Golf and the election aftermath
What does the recent national election mean for the golf industry? Robert Helland, an adviser with the law firm Reed Smith and lobbyist for the Golf Course Superintents Association of America, recently offered his analysis to the GCSAA.
With the Democrats keeping control of the Presidency and the Senate, and the Republicans remaining in control of the House of Representatives, members of both parties are talking about finding common ground on the fiscal cliff and other major financial issues. That makes it more likely that a compromise on spending and taxation matters will occur by the end of the calendar year as part of a lame-duck session of Congress, he said.
It also means that action might occur on a number of other matters of interest to the golf industry, including disaster assistance for Hurricane Sandy, immigration reform and environmental matters, either during the lame-duck session or when the next Congress begins in January. And, he warned, all revenue increases are on the table, including those that could hurt the golf industry.
The industry has been following the Farm Bill, which sets spending levels for farm commodities, said Helland, as a vehicle for removing the National Pollutant Discharge Elimination System (NPDES) Pesticide General Permit, which regulates how golf courses handle certain pesticides that leave a residue. And with a disaster relief bill, he said, the industry wants to make sure that golf courses are included – that hasn’t been the case in previous disaster relief measures dating back to Hurricane Katrina in 2005.
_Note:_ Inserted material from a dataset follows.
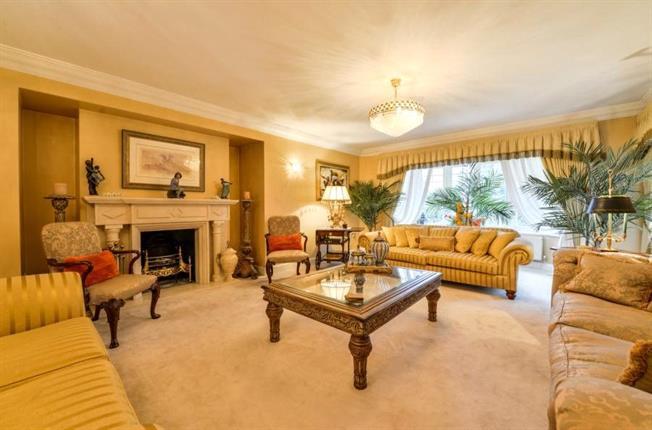 Asking Price £2,200,000, 5 Bedroom Detached House For Sale in Arkley, EN5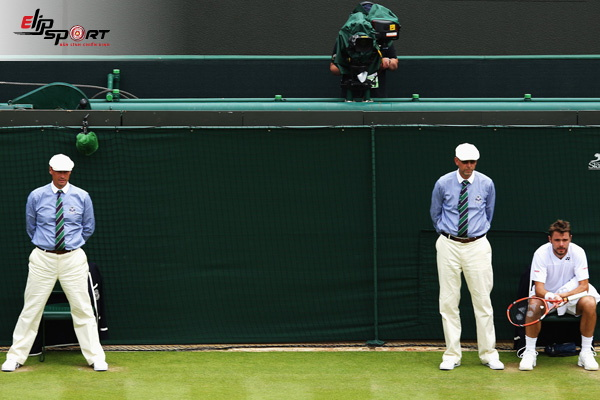 trọng tài biên tennis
Resolution of environmental issues affecting air and water are also possible in the next Congress, Helland predicted. It isn’t clear, however, what other environmental issues could pass a Democratic Senate and a Republican House, but he expects, at the least, for there to be some additional pressure to address climate change issues, especially in the aftermath of Hurricane Sandy.
There are those in Congress who object to any assistance being provided to the golf industry at all, said Helland. Some on the left think that golf shouldn’t get financial assistance because it has the means to pay for – or deserves – any burden placed upon it. And on the right, he noted, some believe that helping any industry that caters to a leisure activity is wrong.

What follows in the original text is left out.